Will Bottled Water Companies Suck the Great Lakes Dry?

Water

One of the Great Lakes region's members of Congress has launched a campaign to stop any potential for commercialization of Great Lakes water.


Northern Michigan Rep. Bart Stupak, a Democrat, on June 16 introduced a resolution (H. Res. 551) that would put the nation's legislative body on record against any claims of private ownership of Great Lakes water in the wake of last year's federal approval of the Great Lakes-St. Lawrence River Basin Water Resources Compact. The compact sets rules for water withdrawals and conservation and prohibits most transfers of water out of the Great Lakes watershed.

The resolution seeks to make it clear that Congress did not intend through approval of the compact to open the door to claims by private investors that they can legally take, package and sell Great Lakes water without review by the region's eight governors.

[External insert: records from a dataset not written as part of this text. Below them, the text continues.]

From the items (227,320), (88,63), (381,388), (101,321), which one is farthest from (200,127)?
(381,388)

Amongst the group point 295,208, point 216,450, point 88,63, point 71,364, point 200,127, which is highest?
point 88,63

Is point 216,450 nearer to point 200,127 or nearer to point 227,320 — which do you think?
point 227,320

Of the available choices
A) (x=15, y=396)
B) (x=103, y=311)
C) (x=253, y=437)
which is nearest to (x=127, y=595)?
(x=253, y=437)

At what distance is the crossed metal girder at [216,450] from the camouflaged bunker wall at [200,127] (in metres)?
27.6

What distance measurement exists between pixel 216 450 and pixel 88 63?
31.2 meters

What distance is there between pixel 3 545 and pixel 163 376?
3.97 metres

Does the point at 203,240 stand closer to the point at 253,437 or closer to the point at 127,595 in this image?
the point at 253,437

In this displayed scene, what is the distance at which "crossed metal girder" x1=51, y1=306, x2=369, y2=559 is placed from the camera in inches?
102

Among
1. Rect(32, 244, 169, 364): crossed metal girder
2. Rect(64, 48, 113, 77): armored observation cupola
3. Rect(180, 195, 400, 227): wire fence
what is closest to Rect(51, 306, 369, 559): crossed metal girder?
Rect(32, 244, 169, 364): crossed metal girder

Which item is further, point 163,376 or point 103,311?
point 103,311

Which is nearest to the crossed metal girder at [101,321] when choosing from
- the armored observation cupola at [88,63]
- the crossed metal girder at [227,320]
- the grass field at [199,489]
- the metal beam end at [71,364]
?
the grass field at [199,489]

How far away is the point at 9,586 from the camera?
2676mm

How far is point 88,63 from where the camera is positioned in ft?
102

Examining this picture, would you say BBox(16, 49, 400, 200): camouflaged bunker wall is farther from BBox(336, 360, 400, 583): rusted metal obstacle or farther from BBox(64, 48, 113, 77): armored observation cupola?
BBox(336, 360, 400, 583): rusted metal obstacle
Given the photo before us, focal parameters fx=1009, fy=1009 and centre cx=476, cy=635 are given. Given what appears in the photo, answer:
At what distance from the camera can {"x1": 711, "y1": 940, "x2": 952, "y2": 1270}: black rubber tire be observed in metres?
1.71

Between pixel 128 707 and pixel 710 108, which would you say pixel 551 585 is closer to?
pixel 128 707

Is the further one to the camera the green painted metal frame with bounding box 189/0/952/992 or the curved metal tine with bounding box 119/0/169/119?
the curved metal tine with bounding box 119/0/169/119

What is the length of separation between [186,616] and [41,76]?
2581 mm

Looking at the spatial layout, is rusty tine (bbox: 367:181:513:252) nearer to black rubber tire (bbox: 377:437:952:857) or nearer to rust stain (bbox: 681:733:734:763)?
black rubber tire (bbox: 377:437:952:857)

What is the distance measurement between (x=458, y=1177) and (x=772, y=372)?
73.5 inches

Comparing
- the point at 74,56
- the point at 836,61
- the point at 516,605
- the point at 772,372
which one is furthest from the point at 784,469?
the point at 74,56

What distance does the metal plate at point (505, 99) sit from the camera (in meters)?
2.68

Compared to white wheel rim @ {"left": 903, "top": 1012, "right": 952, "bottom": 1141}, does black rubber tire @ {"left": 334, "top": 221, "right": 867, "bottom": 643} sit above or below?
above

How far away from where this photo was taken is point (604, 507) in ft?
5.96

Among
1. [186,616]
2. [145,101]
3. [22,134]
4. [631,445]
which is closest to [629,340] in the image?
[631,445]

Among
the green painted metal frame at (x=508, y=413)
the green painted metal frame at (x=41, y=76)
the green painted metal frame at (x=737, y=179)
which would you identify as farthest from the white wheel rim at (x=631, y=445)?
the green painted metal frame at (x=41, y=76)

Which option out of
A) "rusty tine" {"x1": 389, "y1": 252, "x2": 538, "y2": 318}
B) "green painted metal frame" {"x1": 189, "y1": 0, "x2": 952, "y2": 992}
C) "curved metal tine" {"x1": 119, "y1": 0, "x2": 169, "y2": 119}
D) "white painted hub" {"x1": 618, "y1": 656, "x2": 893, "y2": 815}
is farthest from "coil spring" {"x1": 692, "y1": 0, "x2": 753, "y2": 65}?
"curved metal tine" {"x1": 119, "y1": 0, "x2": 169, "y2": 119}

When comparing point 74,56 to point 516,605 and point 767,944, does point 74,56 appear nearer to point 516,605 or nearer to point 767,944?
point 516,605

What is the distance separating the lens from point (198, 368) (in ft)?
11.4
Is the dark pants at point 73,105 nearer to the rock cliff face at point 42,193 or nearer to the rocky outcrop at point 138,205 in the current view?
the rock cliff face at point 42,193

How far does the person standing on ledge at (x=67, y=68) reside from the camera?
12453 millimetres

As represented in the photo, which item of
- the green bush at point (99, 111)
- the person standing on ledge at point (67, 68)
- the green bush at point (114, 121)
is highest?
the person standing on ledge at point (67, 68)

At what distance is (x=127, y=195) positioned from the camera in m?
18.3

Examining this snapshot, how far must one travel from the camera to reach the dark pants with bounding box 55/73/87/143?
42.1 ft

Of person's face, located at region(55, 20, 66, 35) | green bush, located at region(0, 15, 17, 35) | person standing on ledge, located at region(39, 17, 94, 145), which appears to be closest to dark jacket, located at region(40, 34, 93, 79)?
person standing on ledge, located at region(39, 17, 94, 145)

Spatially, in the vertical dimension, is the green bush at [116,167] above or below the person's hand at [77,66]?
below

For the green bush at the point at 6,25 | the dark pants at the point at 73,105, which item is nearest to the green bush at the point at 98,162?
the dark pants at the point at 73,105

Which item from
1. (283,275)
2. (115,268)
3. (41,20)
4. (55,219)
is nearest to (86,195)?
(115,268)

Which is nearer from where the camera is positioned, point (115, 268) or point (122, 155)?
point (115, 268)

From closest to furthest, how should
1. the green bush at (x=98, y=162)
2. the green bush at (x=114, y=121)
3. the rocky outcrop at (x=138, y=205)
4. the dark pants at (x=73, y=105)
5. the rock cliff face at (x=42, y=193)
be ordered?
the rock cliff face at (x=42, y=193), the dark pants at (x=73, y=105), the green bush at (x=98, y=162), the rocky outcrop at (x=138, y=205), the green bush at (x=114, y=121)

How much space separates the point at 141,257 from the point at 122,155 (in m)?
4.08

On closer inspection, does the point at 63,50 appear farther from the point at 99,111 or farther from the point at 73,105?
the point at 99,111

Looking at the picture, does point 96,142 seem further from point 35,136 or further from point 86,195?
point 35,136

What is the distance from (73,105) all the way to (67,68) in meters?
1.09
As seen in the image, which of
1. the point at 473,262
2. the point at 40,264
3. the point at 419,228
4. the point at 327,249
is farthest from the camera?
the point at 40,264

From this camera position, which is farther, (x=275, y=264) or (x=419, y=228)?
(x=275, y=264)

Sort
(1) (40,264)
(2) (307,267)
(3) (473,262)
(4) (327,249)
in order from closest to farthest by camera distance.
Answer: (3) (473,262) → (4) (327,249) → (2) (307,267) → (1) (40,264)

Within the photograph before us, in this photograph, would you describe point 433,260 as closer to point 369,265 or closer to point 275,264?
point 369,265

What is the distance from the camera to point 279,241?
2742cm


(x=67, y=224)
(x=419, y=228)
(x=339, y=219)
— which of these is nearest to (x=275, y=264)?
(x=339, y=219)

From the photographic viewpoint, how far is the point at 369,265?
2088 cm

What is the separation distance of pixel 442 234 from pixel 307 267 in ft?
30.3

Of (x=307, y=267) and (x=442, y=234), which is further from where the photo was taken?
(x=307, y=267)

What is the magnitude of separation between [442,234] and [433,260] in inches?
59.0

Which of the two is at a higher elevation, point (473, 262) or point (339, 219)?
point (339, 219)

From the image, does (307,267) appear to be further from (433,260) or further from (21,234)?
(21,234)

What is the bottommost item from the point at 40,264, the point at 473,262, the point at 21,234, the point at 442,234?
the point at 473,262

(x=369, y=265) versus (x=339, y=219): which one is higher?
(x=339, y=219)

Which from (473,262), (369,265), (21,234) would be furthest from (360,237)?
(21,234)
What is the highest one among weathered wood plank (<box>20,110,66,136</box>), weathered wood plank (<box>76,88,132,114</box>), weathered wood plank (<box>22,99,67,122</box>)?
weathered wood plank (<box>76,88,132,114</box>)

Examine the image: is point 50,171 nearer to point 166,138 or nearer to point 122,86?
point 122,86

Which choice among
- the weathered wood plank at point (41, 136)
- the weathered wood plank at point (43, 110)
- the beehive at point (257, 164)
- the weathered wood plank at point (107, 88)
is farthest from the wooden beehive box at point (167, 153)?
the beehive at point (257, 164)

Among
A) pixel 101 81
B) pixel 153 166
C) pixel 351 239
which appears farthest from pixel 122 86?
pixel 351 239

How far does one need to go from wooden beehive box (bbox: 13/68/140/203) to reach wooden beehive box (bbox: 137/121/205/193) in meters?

The issue has been sensitive for over a decade. In 1998, a Canadian company made a bid to sell 50 tankers of Lake Superior water per year to Asian customers. The resulting firestorm of public indignation prompted the company to cancel its plans.

The issue took on new urgency for Michigan in 2001, when state agencies gave the go-ahead to water-pumping operations by what is now Nestle Waters North America. The company is now pumping as much as 300 million gallons per day of water from two Michigan sites for bottling.

A grassroots organization, the Michigan Citizens for Water Conservation, successfully challenged the company's pumping operation in a trial court, but that ruling was overturned after state government intervened on behalf of Nestle. MCWC and Nestle are going back to a Michigan court in early July.

Stupak called the taking of water from the Great Lakes watershed for bottling alarming. He added: "Of much greater concern is a potential trade dispute between the United States and any multinational corporation or foreign government interested in diverting our water. We owe it to the people of Michigan, and the entire Great Lakes Basin, to ensure that Great Lakes Compact preserves and protects the quality and quantity of Great Lakes water."

Stupak and supporters in an emerging citizen coalition called Flow for Water: Preserving the Promise of the Great Lakes argue that the compact contains a troubling flaw. Its definition of "product" could be exploited by commercial interests, they contend, since it defines water when extracted and packaged for consumer use as exempt from the pact's prohibitions and limitations on water transfers.

And a provision enabling any of the eight Great Lakes states to apply tougher standards to small containers of packaged water (less than 20 liters in volume), they say, doesn't close the loophole. None of the states has yet sought to require commercial shipments of water out of the region to be subject to the compact's requirements for interstate consultation and approval.

The risk, they say, is that the region could lose control of Great Lakes water management and endanger the health of the ecosystem, which contains 18 percent of the world's available surface fresh water.

Stupak's resolution would express the sense of Congress that "the definition of diversion ... and the exception for 'products' from such definition, did not intend that water itself in any size container or package is a 'product' and exempt from the definition of diversion subject to the compact."

But some say the compact already goes as far as it can in shutting off the commercialization spigot without running afoul of domestic and international trade law. Any uncertainty that might exist, they say, predates the compact and is far outweighed by the benefits the pact brings in water conservation and a legally defensible barrier to most water diversions.

The policy director of the Tip of the Mitt Watershed Council, a northern Michigan environmental group, said the compact is not the problem when it comes to commercialization.

"The issue of making water a 'commodity' grew out of the globalization of our economy," said Policy Director Grenetta Thomassey. "This was a major problem before the compact was negotiated, and it remains a problem. Nowhere in the compact is bottled water called a product, but it is already viewed that way in many international trade arenas."

"Water is life. NWF strongly advocates that people have a right to water," says Marc Smith, the National Wildlife Federation's Great Lakes regional representative. "We embrace any effort to prevent water privatization, and we believe the compact does just that."

David Naftzger, executive director of the Council of Great Lakes Governors, declined comment on Stupak's resolution. "Right now, our focus is on implementation of the compact" and a companion agreement among the states and the Canadian provinces of Ontario and Quebec, he said.

Brian Beauchamp, the coordinator of the Flow: Great Lakes initiative and a policy specialist at the Michigan Land Use Institute, says the overwhelming majority of citizens support Stupak's move.

"In speaking with people from across the state and around the country, it's very apparent that the public is strongly behind banning the private sale of water," Beauchamp says. "The idea that water can be treated as a product to be bought and sold by the highest bidder is at odds with the sentiments of most."

Gary Wilson, a Chicago-based Great Lakes advocate, says at least one compact supporter acknowledges the pact left the door open to commercialization. "I suspect some of the compact's most ardent supporters are suffering from buyer's remorse. One such supporter privately indicated that the compact still leaves the Great Lakes exposed to export via international trade agreements. We gave up too much and got too little," he said.